#### REQUIREMENT
Gather every line of the material below that contains the word "water", with case counting in the match.

....................

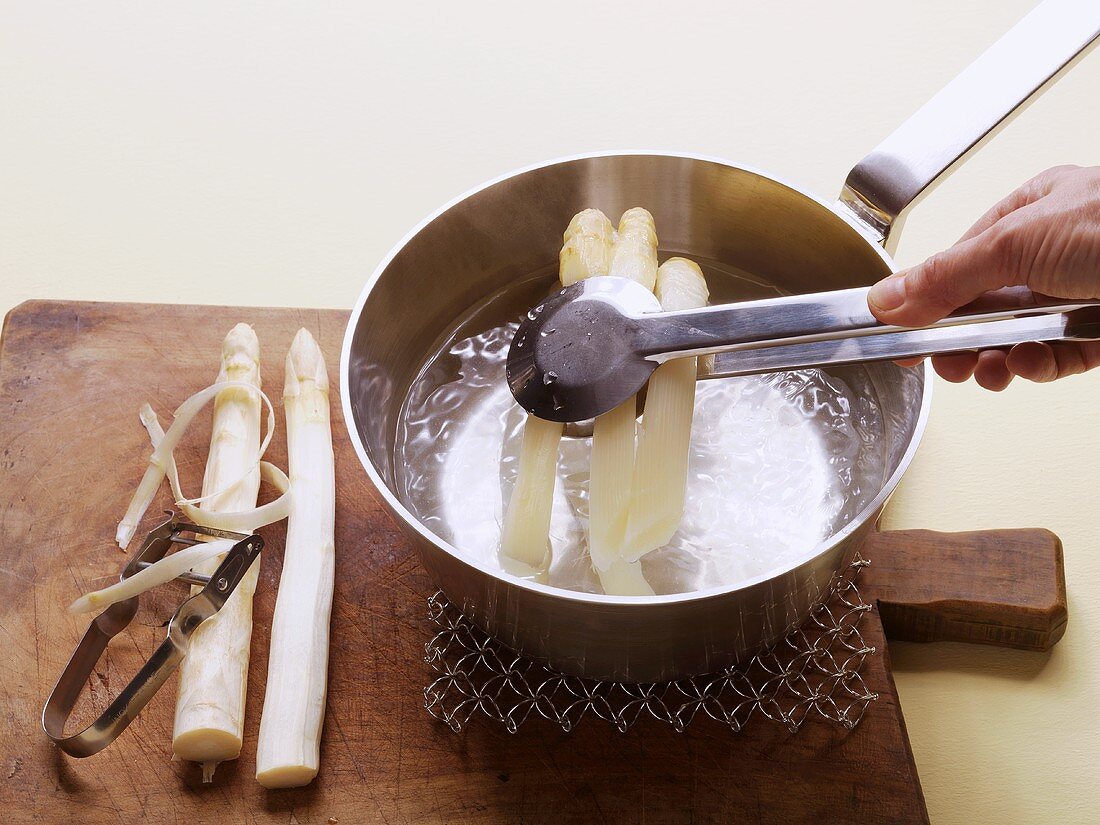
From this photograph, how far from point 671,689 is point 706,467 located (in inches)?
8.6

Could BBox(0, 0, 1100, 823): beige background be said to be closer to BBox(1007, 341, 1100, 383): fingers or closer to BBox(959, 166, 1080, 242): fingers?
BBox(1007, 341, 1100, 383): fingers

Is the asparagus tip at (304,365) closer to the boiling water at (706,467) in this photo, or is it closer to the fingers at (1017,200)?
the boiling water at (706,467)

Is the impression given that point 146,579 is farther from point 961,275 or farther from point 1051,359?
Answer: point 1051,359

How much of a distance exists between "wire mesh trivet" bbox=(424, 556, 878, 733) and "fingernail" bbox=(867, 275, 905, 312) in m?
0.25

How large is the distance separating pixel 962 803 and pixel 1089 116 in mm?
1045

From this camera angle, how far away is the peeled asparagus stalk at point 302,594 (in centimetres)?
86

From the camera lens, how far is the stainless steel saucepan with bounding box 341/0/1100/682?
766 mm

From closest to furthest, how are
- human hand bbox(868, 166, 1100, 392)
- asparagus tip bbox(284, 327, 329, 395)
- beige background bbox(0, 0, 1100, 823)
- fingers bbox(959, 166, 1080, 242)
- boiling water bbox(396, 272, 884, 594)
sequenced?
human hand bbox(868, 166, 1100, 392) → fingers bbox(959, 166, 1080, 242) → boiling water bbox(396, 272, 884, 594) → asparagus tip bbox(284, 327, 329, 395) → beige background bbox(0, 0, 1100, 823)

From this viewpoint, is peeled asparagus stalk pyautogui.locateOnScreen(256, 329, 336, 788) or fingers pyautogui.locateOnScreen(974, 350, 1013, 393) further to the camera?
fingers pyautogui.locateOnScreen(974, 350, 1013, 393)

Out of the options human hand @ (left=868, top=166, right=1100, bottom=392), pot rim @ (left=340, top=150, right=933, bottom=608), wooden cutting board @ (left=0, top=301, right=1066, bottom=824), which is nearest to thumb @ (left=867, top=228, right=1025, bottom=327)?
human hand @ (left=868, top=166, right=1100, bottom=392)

....................

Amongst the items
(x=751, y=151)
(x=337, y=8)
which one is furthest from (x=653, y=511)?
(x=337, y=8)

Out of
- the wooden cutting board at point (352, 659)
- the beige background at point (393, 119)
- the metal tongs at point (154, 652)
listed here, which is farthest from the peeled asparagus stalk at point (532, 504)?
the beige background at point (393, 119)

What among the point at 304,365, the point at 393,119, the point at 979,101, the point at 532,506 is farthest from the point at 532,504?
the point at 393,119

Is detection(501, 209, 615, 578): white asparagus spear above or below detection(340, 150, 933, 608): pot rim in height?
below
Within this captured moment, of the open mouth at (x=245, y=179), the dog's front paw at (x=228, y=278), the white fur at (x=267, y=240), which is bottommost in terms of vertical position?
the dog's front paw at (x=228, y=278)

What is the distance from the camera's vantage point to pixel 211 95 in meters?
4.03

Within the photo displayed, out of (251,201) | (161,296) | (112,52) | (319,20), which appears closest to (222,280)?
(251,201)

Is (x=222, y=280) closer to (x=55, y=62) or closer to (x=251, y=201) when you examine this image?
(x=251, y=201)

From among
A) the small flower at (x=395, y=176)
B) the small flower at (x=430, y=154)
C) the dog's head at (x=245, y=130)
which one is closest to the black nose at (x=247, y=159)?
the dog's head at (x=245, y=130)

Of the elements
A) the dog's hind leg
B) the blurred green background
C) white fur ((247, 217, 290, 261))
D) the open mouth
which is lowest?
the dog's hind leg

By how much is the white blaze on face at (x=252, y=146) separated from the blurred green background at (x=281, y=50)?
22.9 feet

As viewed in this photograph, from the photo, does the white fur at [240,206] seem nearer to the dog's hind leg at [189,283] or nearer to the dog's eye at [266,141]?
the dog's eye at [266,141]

....................

#### ANSWER IN FULL
Is the asparagus tip at (304,365) closer to the boiling water at (706,467) in this photo, or is it closer to the fingers at (1017,200)?
the boiling water at (706,467)
- boiling water bbox(396, 272, 884, 594)
human hand bbox(868, 166, 1100, 392) → fingers bbox(959, 166, 1080, 242) → boiling water bbox(396, 272, 884, 594) → asparagus tip bbox(284, 327, 329, 395) → beige background bbox(0, 0, 1100, 823)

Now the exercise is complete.